Alden Burnham, who is now one full year out of college, has grown up around boats. He recalls that when he was 14 years old, an old gray skeleton of a wooden sailboat was dropped in the mud behind their family house on the marsh. He rebuilt the 11-foot turnabout and had a front row seat as the double sawn frame, trunnel-fastened schooners Fame, Isabella, and Ardelle came together outside his house in the shipyard. He appreciates, now more than ever before, what he is father and grandfather can teach him.

We paid a visit to the Burnham shipyard on an unseasonably warm late February morning. Muck and snow melt all around the yard foretold the mud season soon to come. We entered the “barn” where The Maria took up three quarters of the space on the ground floor. We gathered around her to take a look at the progress being made.

Harold, in his characteristic dry humor, remarked, “And you can see, it’s nice and neat in here. No trip and fall hazards.” We watched our step.

“So tell us what we’re seeing right here,” I said.

“Well, you can see that the keel is new. The first thing we did was take the whole keel off and put a new keel in it. All the ribs are getting sisted.”

“Sisted,” I repeated, not familiar with the term. “How do you spell that?”
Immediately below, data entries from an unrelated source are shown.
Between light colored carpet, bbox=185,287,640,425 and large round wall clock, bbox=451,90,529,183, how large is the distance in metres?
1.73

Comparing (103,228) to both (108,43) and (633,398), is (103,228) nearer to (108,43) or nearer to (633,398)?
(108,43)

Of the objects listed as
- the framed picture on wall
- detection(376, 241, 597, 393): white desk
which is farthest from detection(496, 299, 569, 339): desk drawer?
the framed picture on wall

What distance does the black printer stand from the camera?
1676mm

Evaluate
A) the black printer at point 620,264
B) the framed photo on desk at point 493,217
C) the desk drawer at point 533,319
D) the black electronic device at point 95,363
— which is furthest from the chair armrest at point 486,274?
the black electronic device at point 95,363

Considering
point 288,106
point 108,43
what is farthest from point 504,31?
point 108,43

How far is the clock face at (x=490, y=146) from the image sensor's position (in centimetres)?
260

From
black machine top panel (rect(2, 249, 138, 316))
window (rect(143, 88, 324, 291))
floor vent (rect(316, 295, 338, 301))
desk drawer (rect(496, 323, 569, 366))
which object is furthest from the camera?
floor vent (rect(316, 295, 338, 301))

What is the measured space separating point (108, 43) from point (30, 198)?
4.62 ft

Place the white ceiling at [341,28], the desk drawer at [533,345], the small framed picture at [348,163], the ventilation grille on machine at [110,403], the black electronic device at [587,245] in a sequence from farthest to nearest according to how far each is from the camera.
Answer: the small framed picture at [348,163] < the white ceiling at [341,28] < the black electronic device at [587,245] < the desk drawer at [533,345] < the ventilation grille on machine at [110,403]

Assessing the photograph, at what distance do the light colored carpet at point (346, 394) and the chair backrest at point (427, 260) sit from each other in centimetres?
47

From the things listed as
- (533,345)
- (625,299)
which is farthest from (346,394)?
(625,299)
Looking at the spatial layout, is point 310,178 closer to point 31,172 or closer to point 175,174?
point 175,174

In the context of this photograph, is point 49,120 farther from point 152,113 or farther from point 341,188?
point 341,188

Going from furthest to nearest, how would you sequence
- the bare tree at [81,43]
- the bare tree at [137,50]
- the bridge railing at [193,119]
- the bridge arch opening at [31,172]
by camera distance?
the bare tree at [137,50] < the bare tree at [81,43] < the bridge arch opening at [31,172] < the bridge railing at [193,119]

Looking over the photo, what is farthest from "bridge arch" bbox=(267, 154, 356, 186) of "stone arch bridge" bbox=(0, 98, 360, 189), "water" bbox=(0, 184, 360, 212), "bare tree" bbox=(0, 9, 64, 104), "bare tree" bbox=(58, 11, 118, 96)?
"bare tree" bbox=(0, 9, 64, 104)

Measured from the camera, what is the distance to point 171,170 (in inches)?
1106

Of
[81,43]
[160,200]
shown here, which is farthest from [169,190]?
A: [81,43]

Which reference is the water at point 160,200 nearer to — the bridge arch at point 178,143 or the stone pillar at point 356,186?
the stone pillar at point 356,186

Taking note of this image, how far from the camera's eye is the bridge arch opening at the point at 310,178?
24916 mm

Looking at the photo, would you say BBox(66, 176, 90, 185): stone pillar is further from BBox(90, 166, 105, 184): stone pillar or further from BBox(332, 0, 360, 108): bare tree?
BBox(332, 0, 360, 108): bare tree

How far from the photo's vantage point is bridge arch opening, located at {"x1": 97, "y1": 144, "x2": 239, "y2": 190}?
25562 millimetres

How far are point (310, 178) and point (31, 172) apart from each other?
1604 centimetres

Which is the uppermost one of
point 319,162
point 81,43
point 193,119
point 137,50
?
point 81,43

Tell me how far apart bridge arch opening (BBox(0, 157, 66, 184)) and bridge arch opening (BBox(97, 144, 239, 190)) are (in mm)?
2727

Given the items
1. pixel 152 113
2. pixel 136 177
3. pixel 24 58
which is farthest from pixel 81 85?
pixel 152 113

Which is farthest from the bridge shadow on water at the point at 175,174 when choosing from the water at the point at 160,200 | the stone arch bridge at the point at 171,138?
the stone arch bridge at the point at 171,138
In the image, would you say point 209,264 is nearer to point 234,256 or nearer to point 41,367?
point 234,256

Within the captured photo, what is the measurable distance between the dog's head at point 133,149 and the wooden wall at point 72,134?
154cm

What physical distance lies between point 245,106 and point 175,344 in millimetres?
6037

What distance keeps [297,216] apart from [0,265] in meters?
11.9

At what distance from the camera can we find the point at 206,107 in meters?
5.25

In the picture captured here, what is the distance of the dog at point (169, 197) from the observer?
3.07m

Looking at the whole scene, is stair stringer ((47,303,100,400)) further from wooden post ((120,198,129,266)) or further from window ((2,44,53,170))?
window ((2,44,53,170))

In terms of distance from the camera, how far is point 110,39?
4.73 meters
Alden, who was nearby by a board through the table saw, piped up, “Sistered.” (Sistering is basically a construction term meaning to strengthen or reinforce a structural member by attaching a stronger piece to a weaker one.)

While we were there, Harold and Alden worked independently. Alden was busy preparing new ribs, using the planer and the table saw.  The day before, Alden had steamed, bent, and installed seven ribs.

In this photo below, you can see the recently installed ribs which are untrimmed.

While Alden concentrated on planing and sanding ribs, Harold was busy threading and painting a piece of pipe that will connect to the rudder. “That’s really the trickiest part — the mechanical end. Like how to connect the metal to the wood — the engine to the boat, the rudder to the boat.”

 

It turns out that working on The Maria is the perfect learning situation. In Harold’s words, “This boat is a nice size . . . The nice thing is is that all the installation of an inboard engine, the rigging, the propeller shaft and shaft log and the rudder and all of the geometry of how to put all the metal and wood together, is the same on this as it is on a large boat. This is great learning tool. . . If he falls in the footsteps of his father and grandfather, this boat will be too small for him in fairly short order.”

Five months into the project, Harold and Alden have replaced the keel, sternpost, and worn timber for Maria as well as many frames. They’ve gotten the shaft log ready and the hole prepared for the rudder port. Now that the weather is warming up and the daylight hours longer, they will make real progress. Next up is sistering all of timbers, re-planking her hull, replacing her deck and cabin, installing an engine and systems, building new spars and rigging, and making sails for the vessel. They’ve set a launch date of May 27th.